[Captioned web images]
=-=-=-=-=
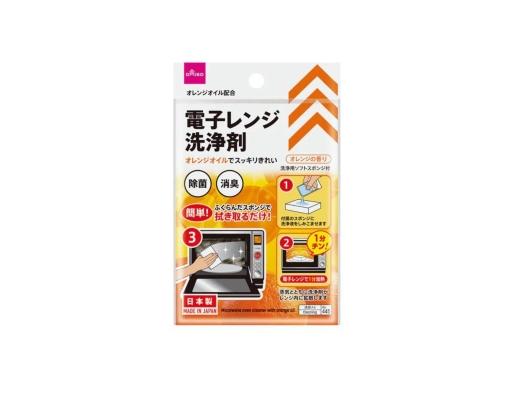 Microwave Oven Cleaner Orange Oil Daiso image 0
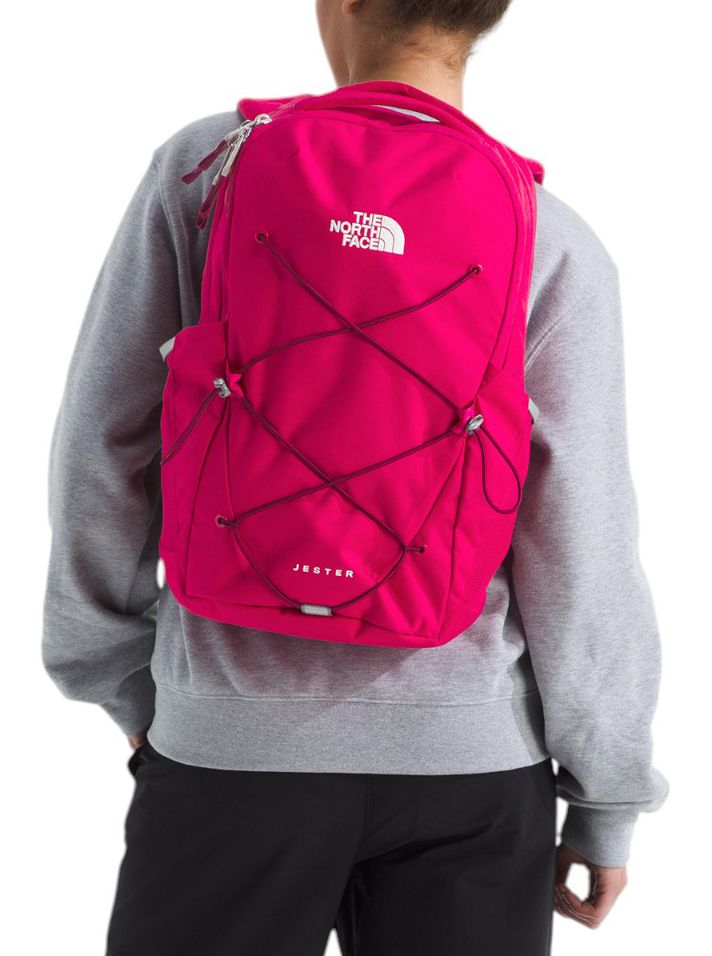 The North Face Women's Jester Backpack product image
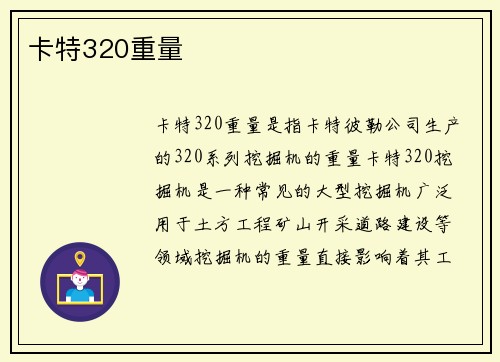卡特320重量
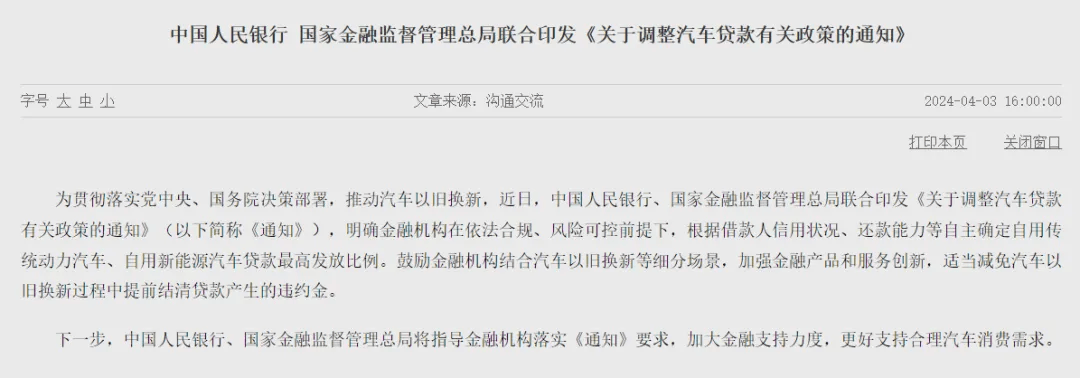 央行、金融监管总局最新发布<strong></p>
<p>金融最新行情</strong>！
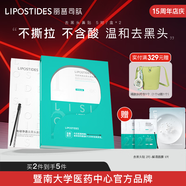 麗普司肽（lipostides） 專研凈透去黑頭鼻貼細(xì)膩毛孔祛黑頭白頭清潔套裝男女導(dǎo)出毛孔 2盒裝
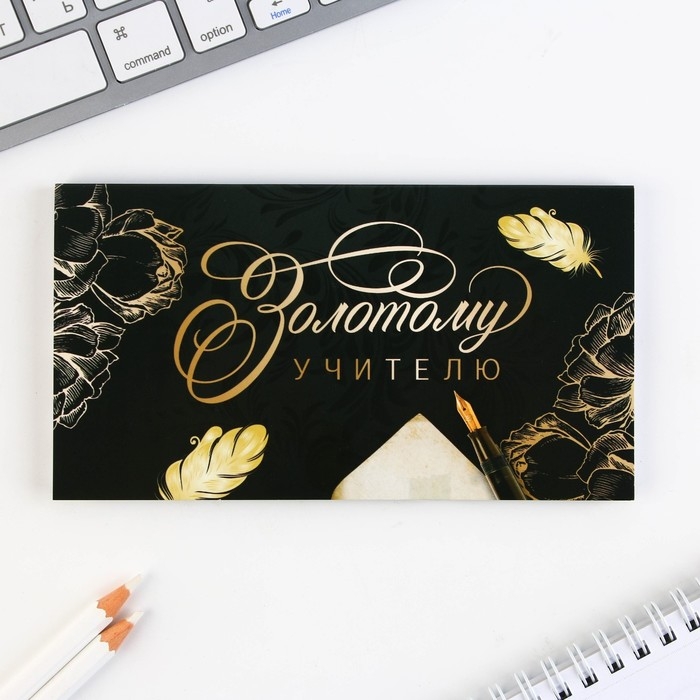 Набор &laquo;Золотой учитель&raquo;: ежедневник А5 160 листов, планинг 50 листов и ручка пластик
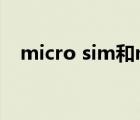 micro sim和nano sim卡（micro sim）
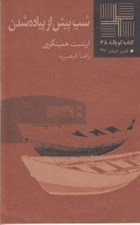 تصویر  شب پيش از پياده شدن / كتاب كوچك 35 قلمرو 27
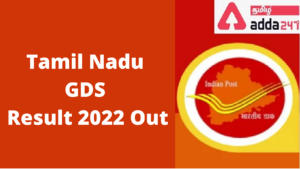 Tamil Nadu GDS Result 2022 Out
=-=-=-=-=
▸ **PROBLEM TO WORK ON**: Retype only the lines above from the one with "央行、金融监管总局最新发布<strong></p>" through the last, both ends included, keeping every picture out of the copy.

▸ **RESULT**:
 央行、金融监管总局最新发布<strong></p>
<p>金融最新行情</strong>！
 麗普司肽（lipostides） 專研凈透去黑頭鼻貼細(xì)膩毛孔祛黑頭白頭清潔套裝男女導(dǎo)出毛孔 2盒裝
 Набор &laquo;Золотой учитель&raquo;: ежедневник А5 160 листов, планинг 50 листов и ручка пластик
 micro sim和nano sim卡（micro sim）
 تصویر  شب پيش از پياده شدن / كتاب كوچك 35 قلمرو 27
 Tamil Nadu GDS Result 2022 Out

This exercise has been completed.